In order to really represent these people they must become a part of your life, your personality and your identity. If you become separate you will lose your inspiration and your motivation. This lesson is again apparent to me in my work with the CAVR. Although I am the Chair of the Commission, I must make regular contact with the victim communities, in the mountains and remote areas, if I am to maintain my commitment, motivation and inspiration. When my energy is lagging I know that I need to make contact with the people and the communities to refresh me, to remind me of my goals and principles.
Another important factor is constructing a consistent and stable foundation of personal principles. These principles do not need to be very clever, academic or complex. But they need to be very clear to each of us, in our own minds. If they are clear in this way it will be easy to communicate them simply.
The principles and communications must be accompanied by consistent action. In my experience, when all these are present they will be followed by credibility and respect. I remember that when I was working as a legal aid lawyer in East Timor during the occupation I knew I had achieved this level of credibility and respect from the Indonesian military officers during the period of occupation when I heard that they were advising those whom they had taken into custody not to speak with me. They said that I was not a good lawyer or that I would not represent the clients well. As a result of this my services became much more in demand.

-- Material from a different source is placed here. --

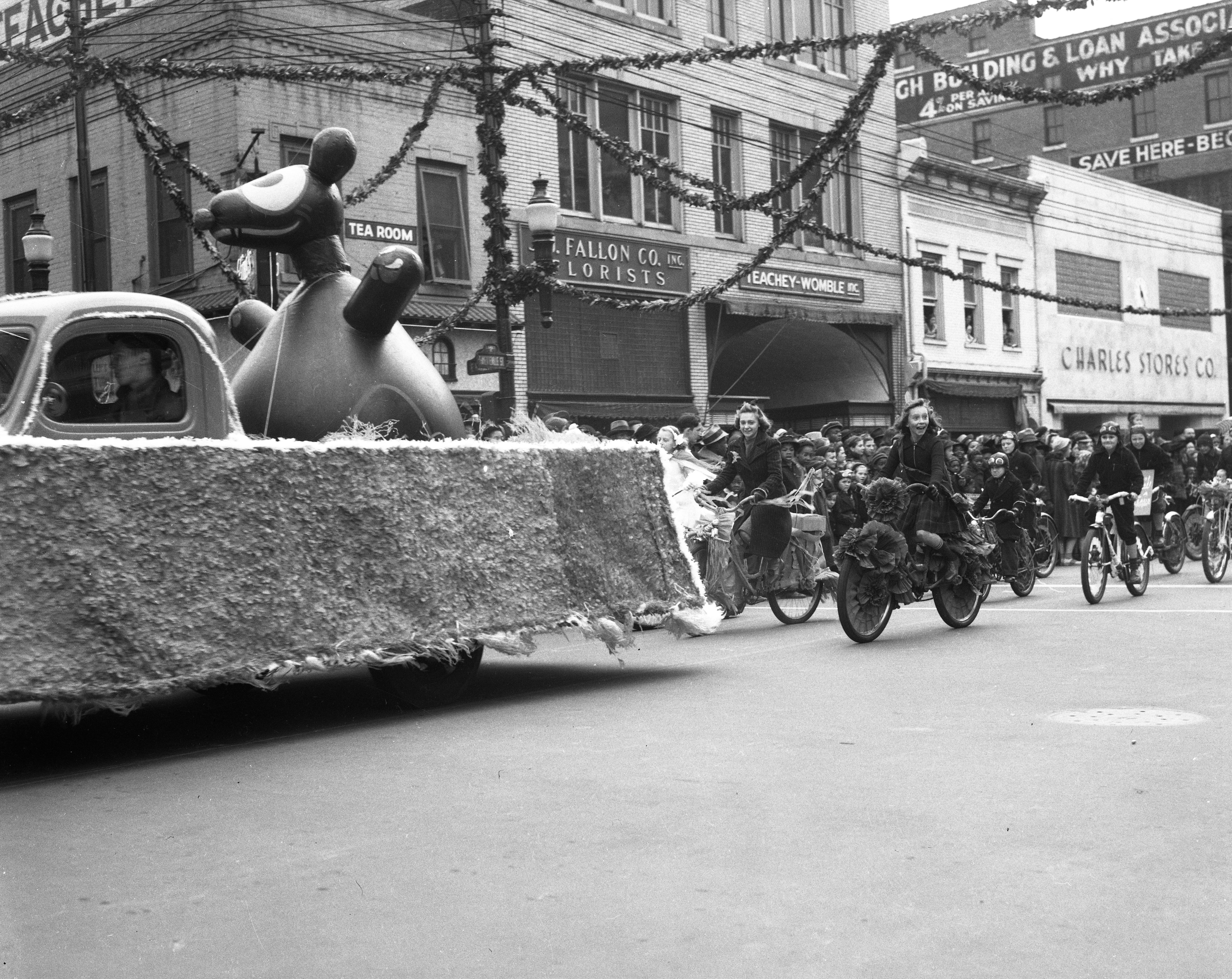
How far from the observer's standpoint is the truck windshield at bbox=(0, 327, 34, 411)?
7367mm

Finally, I would like to share with you one more snapshot of experience from my past which has haunted and sustained me during difficult periods. One day during the occupation I was with a mother when she was told that her 14 year old son had been taken away by the military. The woman began to cry and sob, hysterically, until she fell to the ground, convulsing hysterically with her sorrow until she was unconscious.

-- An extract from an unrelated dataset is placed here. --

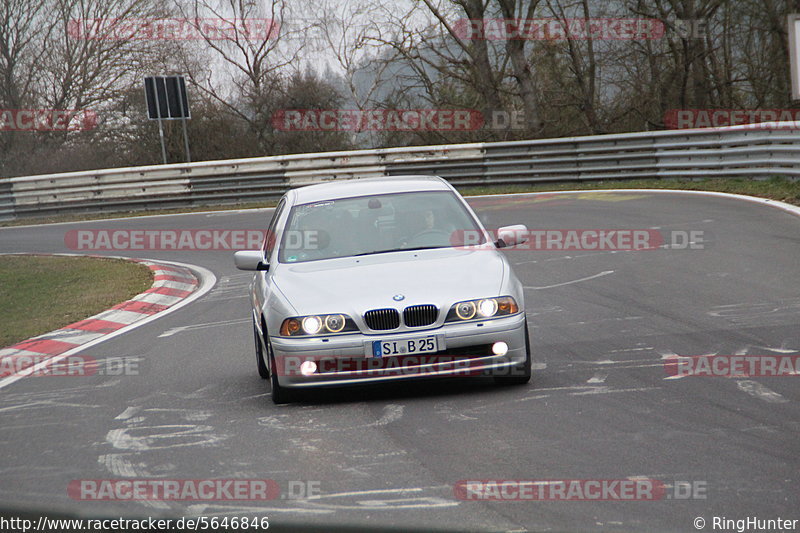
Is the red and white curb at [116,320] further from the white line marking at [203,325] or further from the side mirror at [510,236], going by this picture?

This to me was very different from situations I had witnessed where a mother had been told that her child was very sick, or had died. This woman’s reaction was to the system under which we lived, and it was one of horror. She did not need to be told any more about the fate of her son, as her expectation of official treatment was only one of terror. She knew what it meant for her son that he had been arrested. She already was hearing his screams and feeling his wounds. Her reaction was the desperate cry of someone who was completely without power under such a system.
The vision of this mother has been a major source of inspiration for me, a reminder that the core of our problems was that the population had no legal rights, and therefore had no power to resist injustice. This is a very relevant lesson for those of us involved in nation building, and perhaps for all nations. Those with power are reluctant to give it away and yet it must be surrendered to the people, where it belongs.

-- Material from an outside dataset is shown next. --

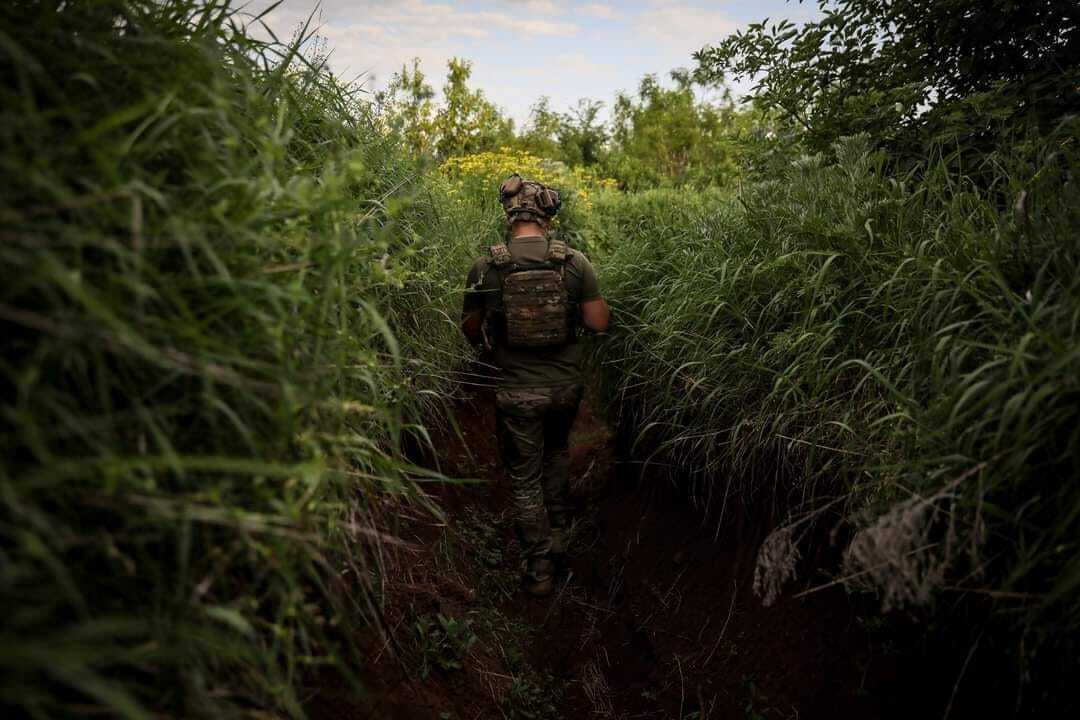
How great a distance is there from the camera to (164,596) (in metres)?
1.29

In this respect, we must learn from our past not only that the rights of each person are equal and must be protected, but that the practical tools for this protection must be available to every individual. Once again I am reminded of my own first principles- human rights, the rule of law and justice are only empty words if we do not establish the practical mechanisms and give ordinary individuals the tools and access to defend themselves against abuses. History tells us that if we do not they will find other, sharper tools, to defend themselves.
In closing, I wish to pay a tribute to the thousands of East Timorese who lost their lives in the stuggle for our freedom. They are an inspiration to us. They walk with us every day, in our new work of nation-building. These victims and heroes teach us that we must respect and remember the horrors of our past, so that we can leave them behind, and ensure that they are never be repeated in the future.
Thank you once again to the President and Trustees of the Ramon Magsasay Foundation for the faith they have placed in me, and to all of you here today.